Accordingly, for the reasons stated above, it is the RECOMMENDATION of the Magistrate Judge that Plaintiff's complaint be DISMISSED prior to service of process pursuant to 28 U.S.C. § 1915(e)(2)(B)(ii) for failure to state a claim on which relief may be granted. Plaintiff's motion for leave to proceed in forma pauperis (Doc. 2) is GRANTED. Plaintiff's motion (Doc. 4) to have the court recognize an earlier filing date for his complaint is DENIED as moot. Further, it is

ORDERED that the parties are DIRECTED to file any objections to the said Recommendation on or before February 24, 2015. Any objections filed must specifically identify the findings in the Magistrate Judge's Recommendation to which the party is objecting.
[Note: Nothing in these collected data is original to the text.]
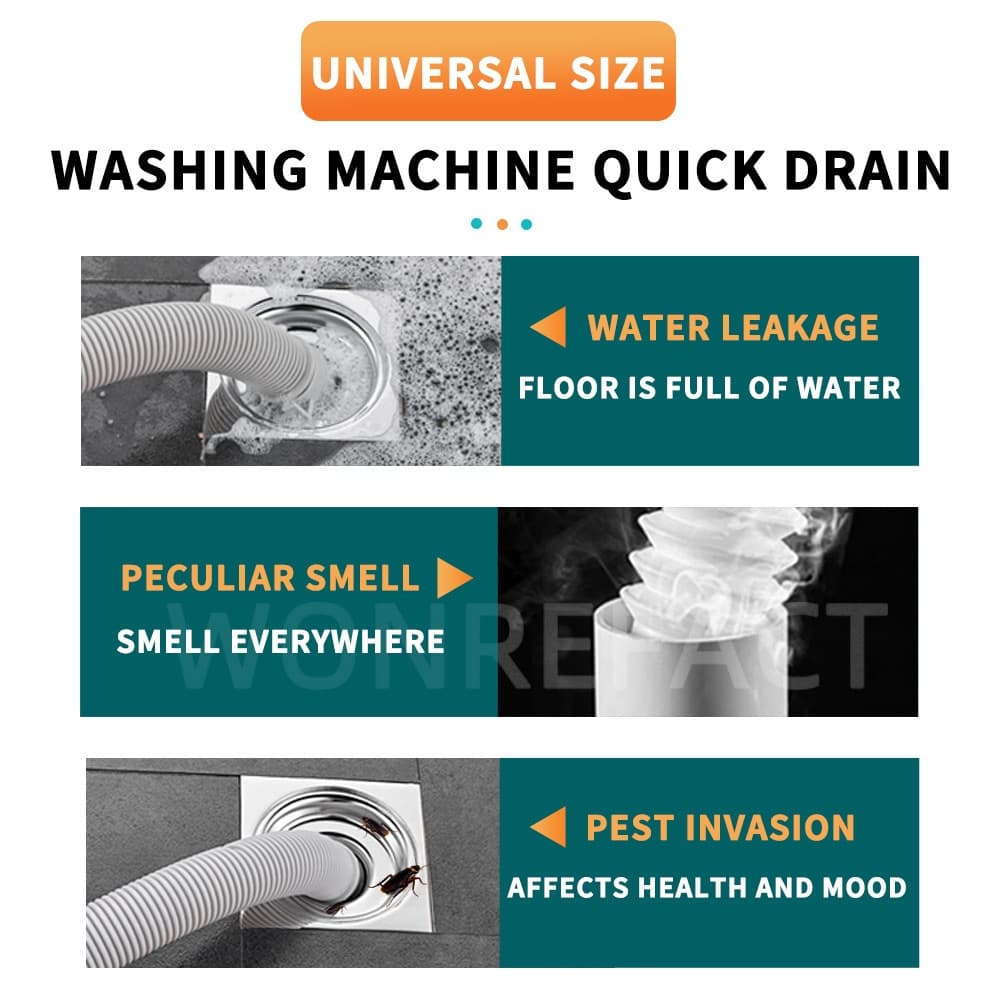 UNIVERSAL SIZE

WASHING MACHINE QUICK DRAIN

WATER LEAKAGE

FLOOR IS FULL OF WATER

PECULIAR SMELL

SMELL EVERYWHERE

WONREFACT

PEST INVASION

AFFECTS HEALTH AND MOOD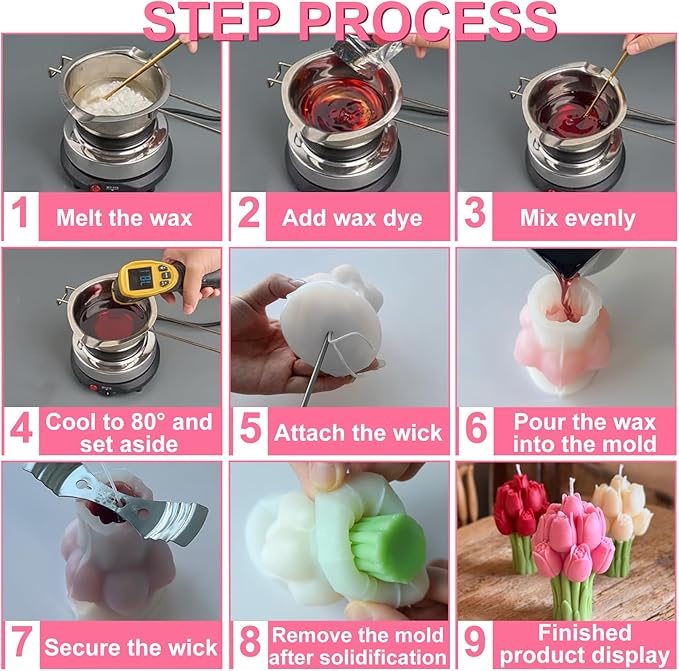 STEP PROCESS

1 Melt the wax

2 Add wax dye

3 Mix evenly

4 Cool to 80° and set aside

5 Attach the wick

6 Pour the wax into the mold

7 Secure the wick

8 Remove the mold after solidification

9 Finished product display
Frivolous, conclusive, or general objections will not be considered by the District Court. The parties are advised that this Recommendation is not a final order of the court and, therefore, it is not appealable.

Failure to file written objections to the proposed findings and recommendations in the Magistrate Judge's report shall bar the party from a de novo determination by the District Court of issues covered in the report and shall bar the party from attacking on appeal factual findings in the report accepted or adopted by the District Court except upon grounds of plain error or manifest injustice. Nettles v. Wainwright, 677 F.2d 404 (5th Cir. 1982); see Stein v. Reynolds Securities, Inc., 667 F.2d 33 (11th Cir. 1982); see also Bonner v. City of Prichard, 661 F.2d 1206 (11th Cir. 1981) ( en banc ) (adopting as binding precedent all of the decisions of the former Fifth Circuit handed down prior to the close of business on September 30, 1981).